Infant & Young Toddler
As early as six weeks old, your child can be welcomed into our Infant & Young Toddler classroom by a peaceful team of well-trained educators specialized in the development of children younger than age 2. These teachers strive to connect, predict and serve each child’s needs and temperament by following your child's natural rhythms, matching both your expectations and their constantly changing needs. Your infant or young toddler's needs will dictate the flow of their day with teachers adjusting accordingly to ensure all children thrive in this family-like setting. Get in touch with our Admissions Office to learn more about enrolling your baby in this nurturing, engaging program.
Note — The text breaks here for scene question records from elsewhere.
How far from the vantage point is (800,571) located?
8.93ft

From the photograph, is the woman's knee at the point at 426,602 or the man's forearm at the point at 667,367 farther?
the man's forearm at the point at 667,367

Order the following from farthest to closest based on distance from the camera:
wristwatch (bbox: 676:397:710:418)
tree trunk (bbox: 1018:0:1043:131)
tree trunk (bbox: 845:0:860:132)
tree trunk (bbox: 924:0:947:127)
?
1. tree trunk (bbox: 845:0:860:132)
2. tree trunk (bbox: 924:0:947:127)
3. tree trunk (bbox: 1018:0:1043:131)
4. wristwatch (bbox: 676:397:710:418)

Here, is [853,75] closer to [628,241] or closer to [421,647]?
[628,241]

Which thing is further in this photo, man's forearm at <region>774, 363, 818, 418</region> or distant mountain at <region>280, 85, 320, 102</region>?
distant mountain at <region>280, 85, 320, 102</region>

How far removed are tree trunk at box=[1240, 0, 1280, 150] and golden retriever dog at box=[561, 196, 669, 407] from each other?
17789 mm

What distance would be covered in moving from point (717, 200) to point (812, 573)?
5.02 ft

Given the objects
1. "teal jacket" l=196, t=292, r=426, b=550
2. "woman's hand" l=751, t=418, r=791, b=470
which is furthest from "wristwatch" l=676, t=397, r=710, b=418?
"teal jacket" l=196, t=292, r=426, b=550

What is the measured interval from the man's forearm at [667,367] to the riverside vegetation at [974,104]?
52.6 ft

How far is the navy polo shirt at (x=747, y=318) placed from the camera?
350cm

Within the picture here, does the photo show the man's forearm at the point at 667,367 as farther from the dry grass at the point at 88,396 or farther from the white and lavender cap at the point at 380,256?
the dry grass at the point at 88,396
Infants and young toddlers are steeped in a safe and secure environment, tailored to their age group, with a classroom set up as a second home—there are areas to explore, play, listen to books and sing songs. Teachers use rich language and a soft tone to narrate and explain each transition in the day, such as the changing of a diaper or the preparing of a bottle. Specially designed areas for eating promote the child’s freedom of movement and physical development. In place of high chairs, baby rockers allow the infant to be held when drinking a bottle and low weaning seats prepare the child for eating. There is table space for meal times, where teachers sit, assist and model for the children. Children are also able to rest when tired. Assigned, low beds are available to each child during restful periods of the day, and teachers use various soothing techniques to assure your little one receives necessary sleep.
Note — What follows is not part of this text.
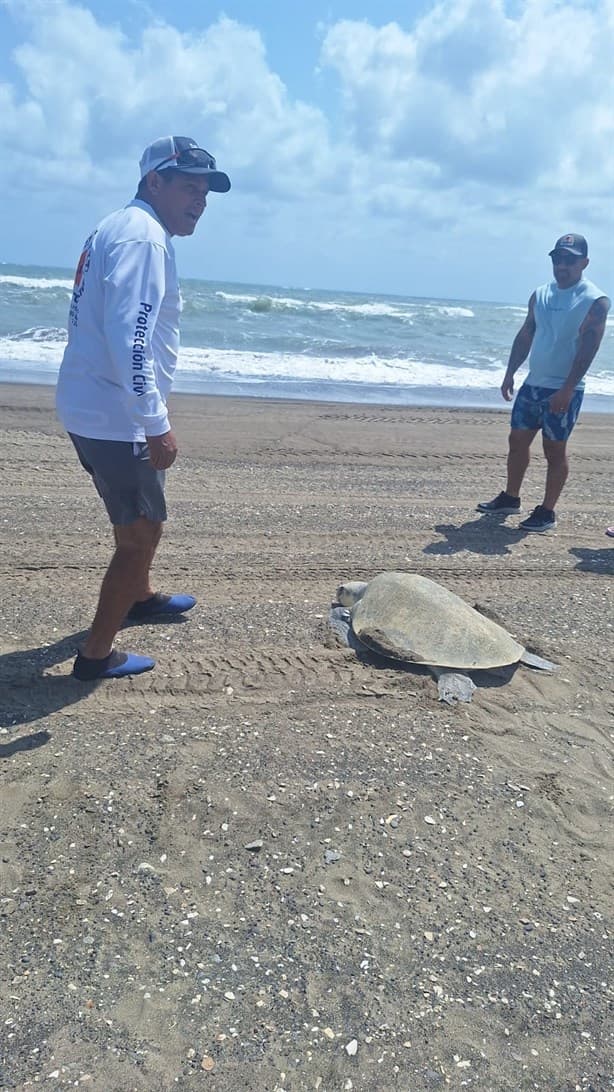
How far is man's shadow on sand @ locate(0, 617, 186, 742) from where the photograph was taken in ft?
9.68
Cognitively and physically, children are exposed to age-appropriate surroundings and activities. Children spend time outside in a stroller exploring the shade of the trees and enjoying the beauty of the grounds when possible. Further learning is established and explored through the use of objects and sensorial, didactic materials designed to stimulate the senses of a young child. Teachers utilize designated portions of the day to practice belly time, rolling, creeping, sitting up, and crawling, all milestones expected for the infant.
As the child transitions from infancy to toddlerhood and begins to achieve the developmental markers that lead to sturdily standing and walking or toddling, they are exposed to more stimulating works and opportunities for developing independence, language, and motor needs. When they show developmental readiness, children begin to operate on a more structured schedule, providing order and security for the young child who is beginning to see himself as separate from the adult.